• TASK GOAL: The copy has to match the data exactly and leave out every picture.

(Extracted page text data)
============
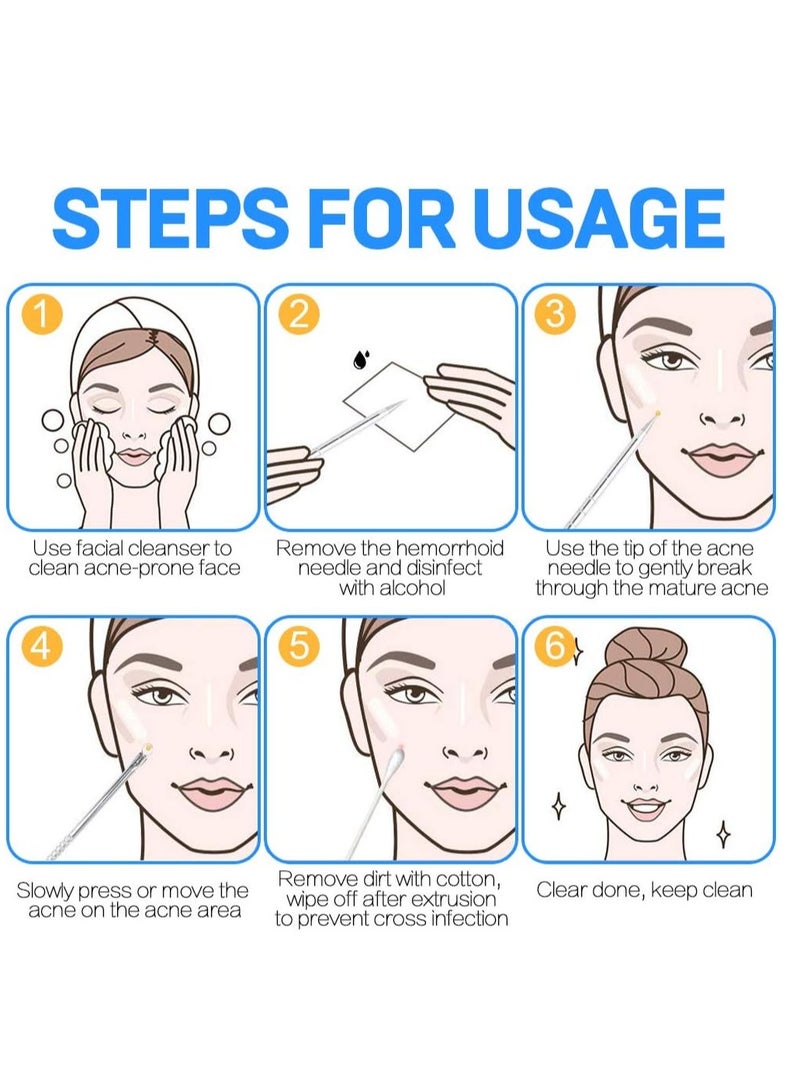 STEPS FOR USAGE

1
Use facial cleanser to clean acne-prone face

2
Remove the hemorrhoid needle and disinfect with alcohol

3
Use the tip of the acne needle to gently break through the mature acne

4
Slowly press or move the acne on the acne area

5
Remove dirt with cotton, wipe off after extrusion to prevent cross infection

6
Clear done, keep clean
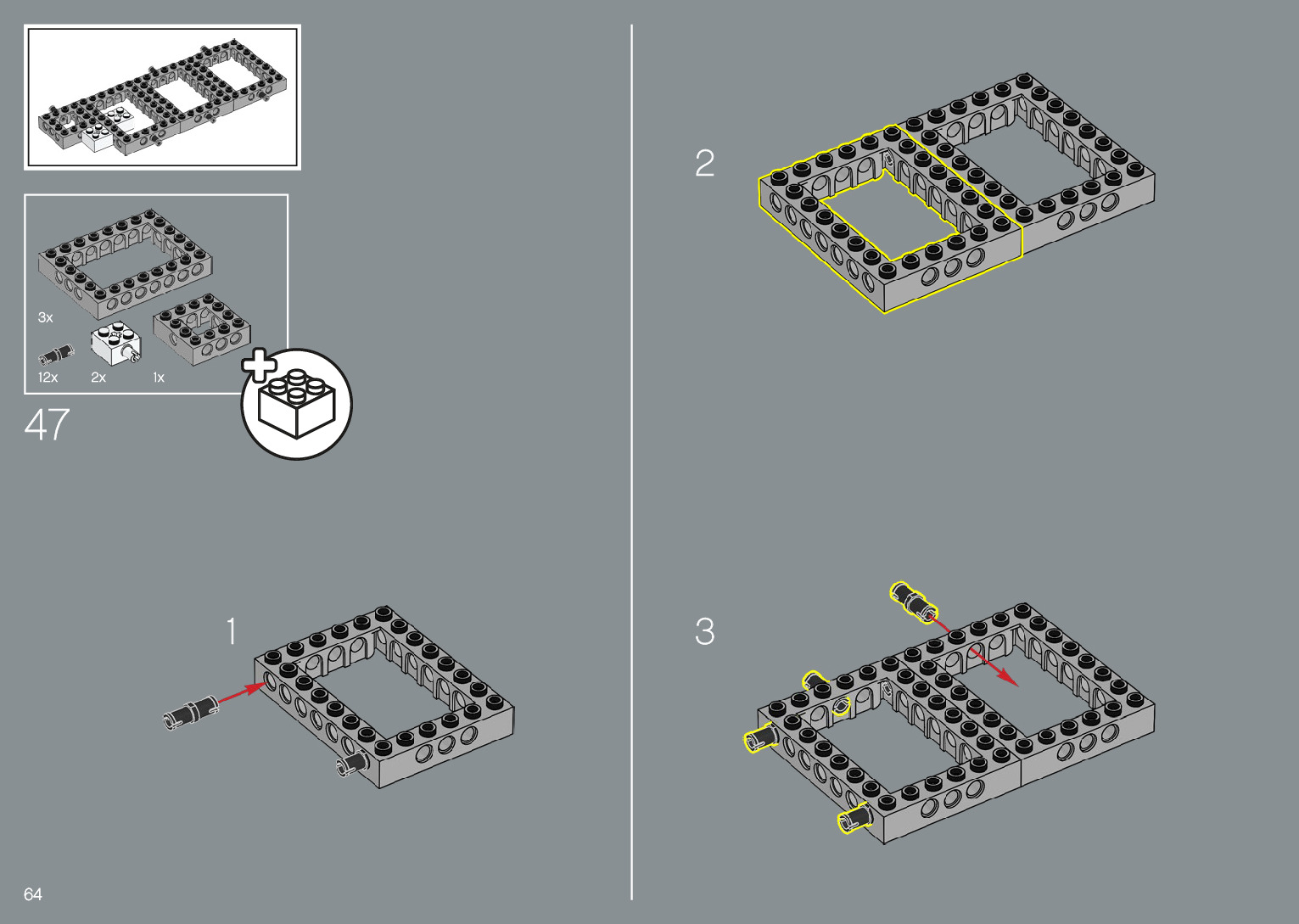 3x
12x
2x
1x
47
1
2
3
64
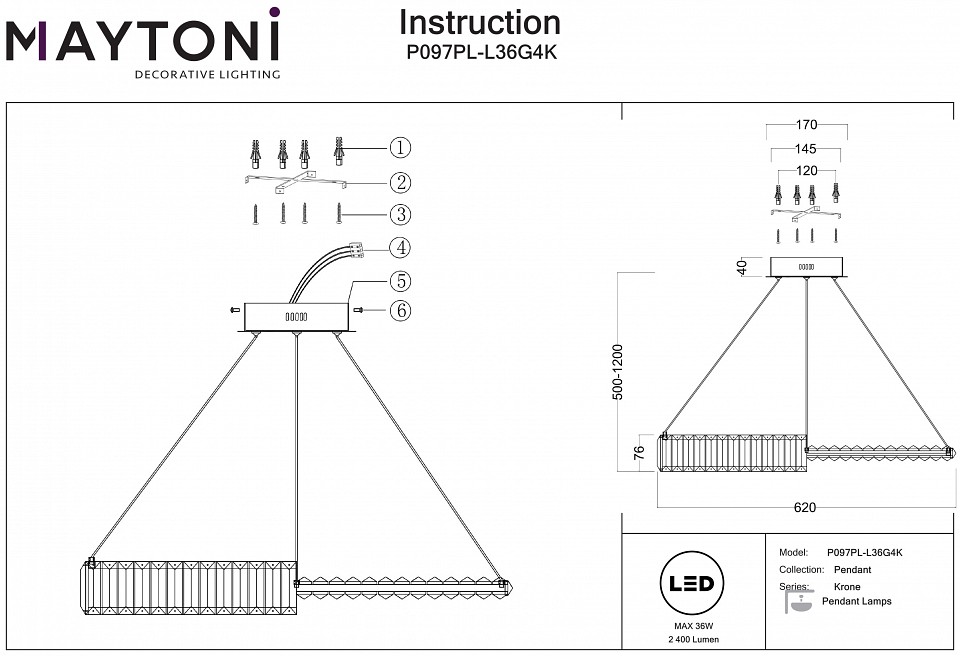 MAYTONI
DECORATIVE LIGHTING

Instruction
P097PL-L36G4K

1
2
3
4
5
6

170
145
120
40
500-1200
76
620

LED
MAX 36W
2 400 Lumen

Model: P097PL-L36G4K
Collection: Pendant
Series: Krone
Pendant Lamps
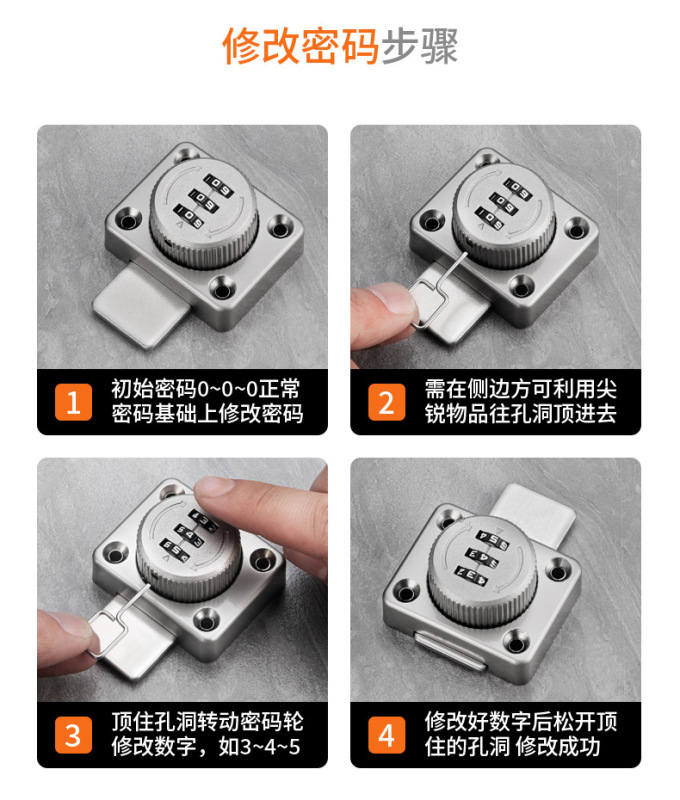 修改密码步骤

1 初始密码0~0~0正常密码基础上修改密码

2 需在侧边方可利用尖锐物品往孔洞顶进去

3 顶住孔洞转动密码轮修改数字，如3~4~5

4 修改好数字后松开顶住的孔洞 修改成功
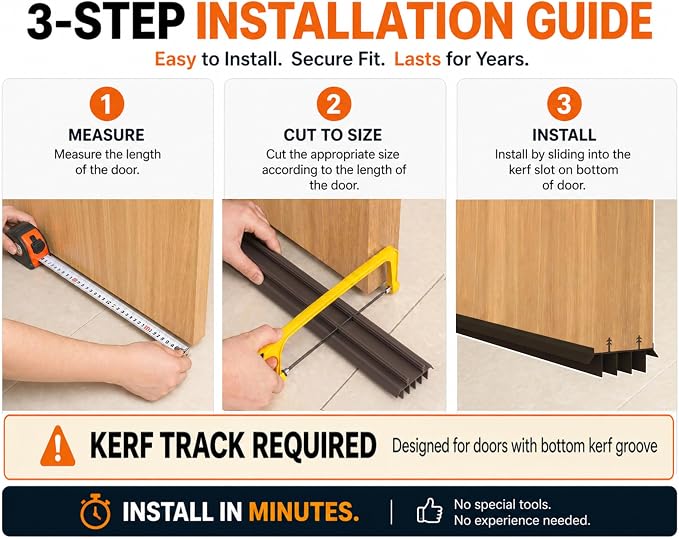 3-STEP INSTALLATION GUIDE

Easy to Install. Secure Fit. Lasts for Years.

1
MEASURE
Measure the length of the door.

2
CUT TO SIZE
Cut the appropriate size according to the length of the door.

3
INSTALL
Install by sliding into the kerf slot on bottom of door.

KERF TRACK REQUIRED Designed for doors with bottom kerf groove

INSTALL IN MINUTES.

No special tools.
No experience needed.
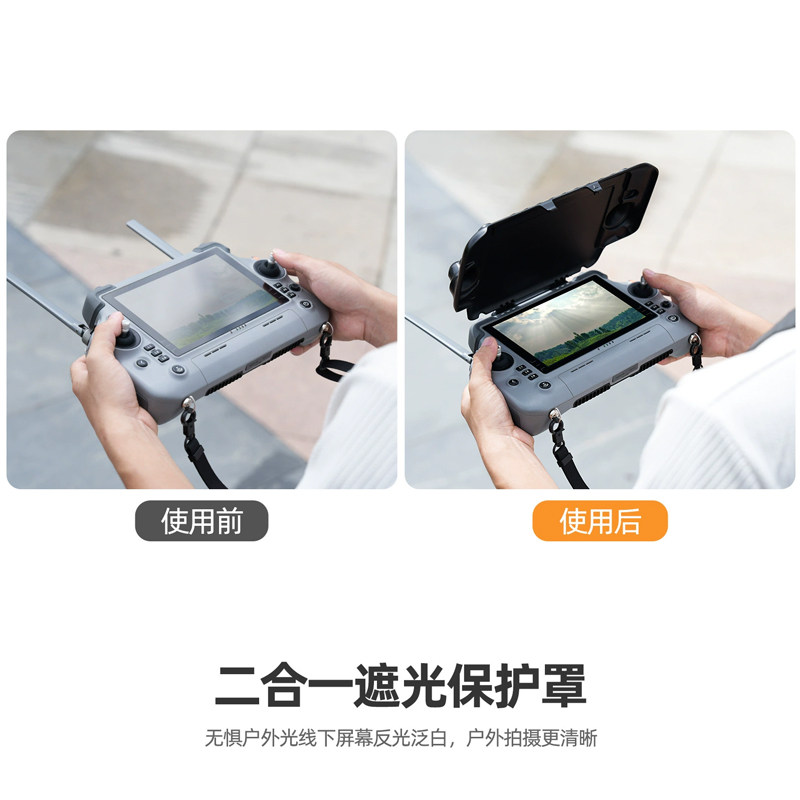 使用前

使用后

二合一遮光保护罩

无惧户外光线下屏幕反光泛白，户外拍摄更清晰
============
• THE COMPLETED TASK:
 STEPS FOR USAGE

1
Use facial cleanser to clean acne-prone face

2
Remove the hemorrhoid needle and disinfect with alcohol

3
Use the tip of the acne needle to gently break through the mature acne

4
Slowly press or move the acne on the acne area

5
Remove dirt with cotton, wipe off after extrusion to prevent cross infection

6
Clear done, keep clean
 3x
12x
2x
1x
47
1
2
3
64
 MAYTONI
DECORATIVE LIGHTING

Instruction
P097PL-L36G4K

1
2
3
4
5
6

170
145
120
40
500-1200
76
620

LED
MAX 36W
2 400 Lumen

Model: P097PL-L36G4K
Collection: Pendant
Series: Krone
Pendant Lamps
 修改密码步骤

1 初始密码0~0~0正常密码基础上修改密码

2 需在侧边方可利用尖锐物品往孔洞顶进去

3 顶住孔洞转动密码轮修改数字，如3~4~5

4 修改好数字后松开顶住的孔洞 修改成功
 3-STEP INSTALLATION GUIDE

Easy to Install. Secure Fit. Lasts for Years.

1
MEASURE
Measure the length of the door.

2
CUT TO SIZE
Cut the appropriate size according to the length of the door.

3
INSTALL
Install by sliding into the kerf slot on bottom of door.

KERF TRACK REQUIRED Designed for doors with bottom kerf groove

INSTALL IN MINUTES.

No special tools.
No experience needed.
 使用前

使用后

二合一遮光保护罩

无惧户外光线下屏幕反光泛白，户外拍摄更清晰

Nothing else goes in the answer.